Monschau : un musée-brasserie de l’autre côté de la frontière

Article et photos de G. Salvaggio

Montjoie, oh ma joie !

21 juillet 2009 – Lors du dernier Festival des Bières de Noël de Stembert, les organisateurs m’avaient murmuré que s’il y avait une ville à visiter de l’autre côté de la frontière, c’était sans nul doute Montjoie (Monschau, comme ils disent). Et à vrai dire, si Pierrot ne m’avait pas confié y avoir découvert un Musée de la Brasserie, peut-être aurais-je attendu quelques mois de plus avant de sauter dans ma voiture…

Rappelant tantôt l’Alsace, tantôt Venise, la ville est une pure merveille d’architecture et de convivialité. Encore qu’y trouver un restaurant acceptant les cartes de crédits relève tout bonnement de l’exploit. Arrivés à la brasserie (laquelle, datant de 1822, a dû cesser ses activités en 1994 pour cause d’eau de source devenue non potable), nous voilà, Marie et moi, heureux de découvrir un logo «carte bancaire» avant de nous entendre dire que seul le liquide est accepté. Sans doute les maigres 2 x 3 euros d’entrée le justifiaient-il, mais bon…

Armée d’une brochure explicative en langue française (décidément, les Allemands ont tout prévu), Marie entreprend de me guider. Sans doute, me fallait-il me souvenir du fait qu’au temps jadis, c’était la femme qui fabriquait la bière… Pourquoi, diable, son mari s’affûblait-il donc de tant d’honneur ? Allez savoir…

Doté d’une rigueur bien germanique, le parcours est parfaitement tracé. Le novice est immédiatement initié à la noble pédagogie des vitraux, aux ingrédients nécessaires au brassage et aux cuves d’empâtage (l’une en bois, l’autre en cuivre) avant de découvrir que la «bière du plaisir» est en fait belge… enfin, c’est ce que veulent bien nous faire croire deux colis-cadeaux type exposés à l’entrée des salles dédiées aux centaines de bouteilles (belges et allemandes), patiemment collectées par le Maître des lieux.

Un élégant bac refroidisseur et des tanks de garde parfaitement alignés nous rappellent cependant que partout en Europe, le meilleur matériel de brasserie demeure… allemand. Des fûts en bois et la reproduction d’une tonnellerie nous invitent alors à reconstituer le passé d’une activité brassicole manuelle.

Mais au fond, cela n’était-il pas du déjà vu ? Cela avait-il la peine de parcourir tous ces kilomètres ? C’est au moment où l’impression d’avoir tout vu se confrontait à l’envie de tout de même aller voir un peu plus loin que l’enjeu de ce musée-brasserie se dévoila : les glacières.

Pour tout brasseur allemand du XIV° siècle désireux de brasser des bières à fermentation basse (Lager,PilsExport), la nécessité de disposer d’une pièce de garde froide s’avérait impérative. La seule façon d’y arriver ? Creuser d’énormes étangs, attendre qu’ils gèlent en hiver, aller extraire d’énormes blocs de glaces qu’il faut ensuite transporter jusqu’à la cave de la brasserie à la force des chevaux. Un enfer… glacial…

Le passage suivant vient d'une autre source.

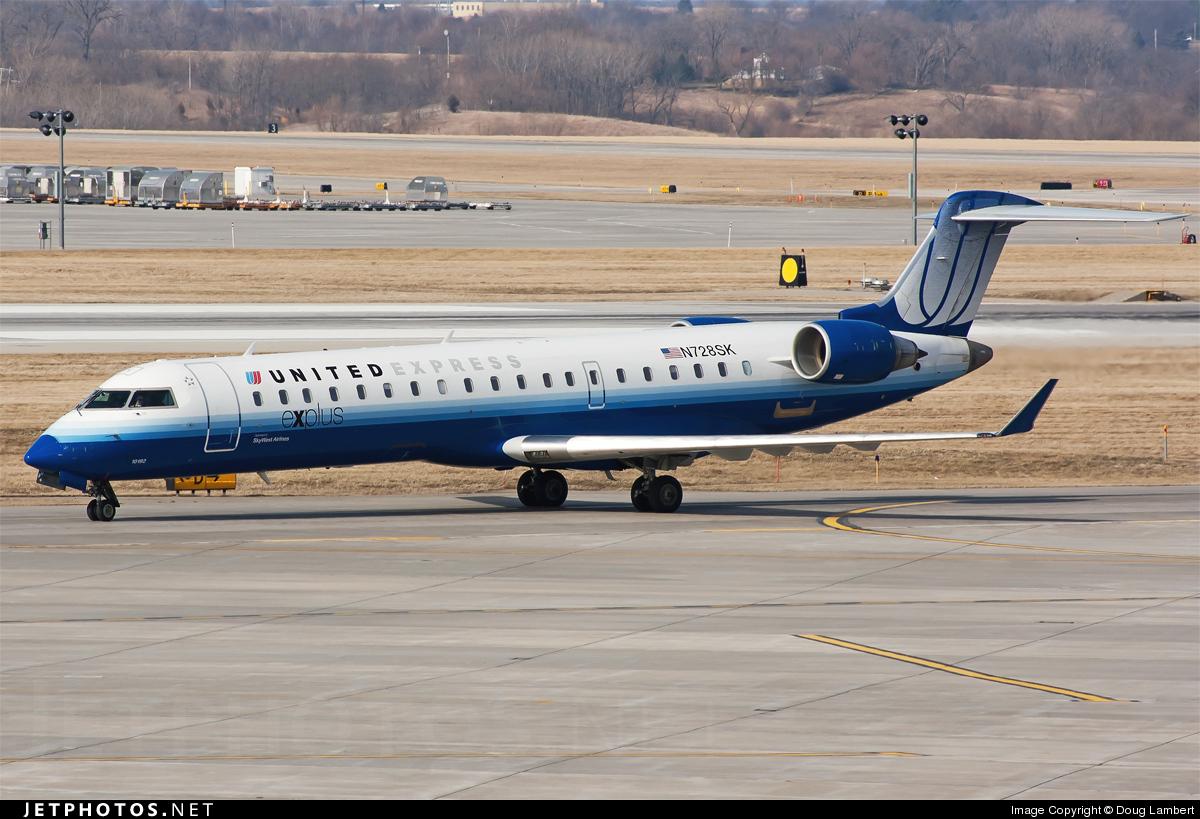 N728SK - Bombardier CRJ-701ER - United Express (SkyWest Airlines)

En 1830, la brasserie décide donc de procéder au creusement de galeries et à coups répétés de dynamite, le schiste s’effrite peu à peu. A partir de 1847, la brasserie peut enfin disposer de pièces dont la température se situe constamment entre 8 et 10°C.

Ainsi donc, entrant dans la glacière, Marie et moi eûmes la délicieuse surprise de découvrir, allongé sur le sol, un rat mort. Mickael Jackson avait, dans Grandes Bières de Belgique, aimé à rappeler que chaque brasserie disposait précisément d’un chat… on comprend maintenant pourquoi. Encore qu’à bien y réfléchir, peut-être la pauvre bête était-elle morte de froid… ou d’avoir bu trop de Felsquell ou deZwickelbier, les deux bières-phares du lieu, la second tirant son nom de «Zwickelbohrer», sorte de perceuse manuelle destinée à percer les fûts de bois.

A vrai dire, bien que ce lieu fût des plus magiques, une grande soif s’annonçait de plus en plus pressante, à tel point qu’elle nous indiqua tout naturellement la sortie, elle-même armée de tous les outils de la séduction propre au marketing : une vitrine présentant les produits à emporter, et un panneau nous souhaitant beaucoup de plaisir dans la dégustation des productions locales. «Va pour une Zwickel», me cria ma conscience…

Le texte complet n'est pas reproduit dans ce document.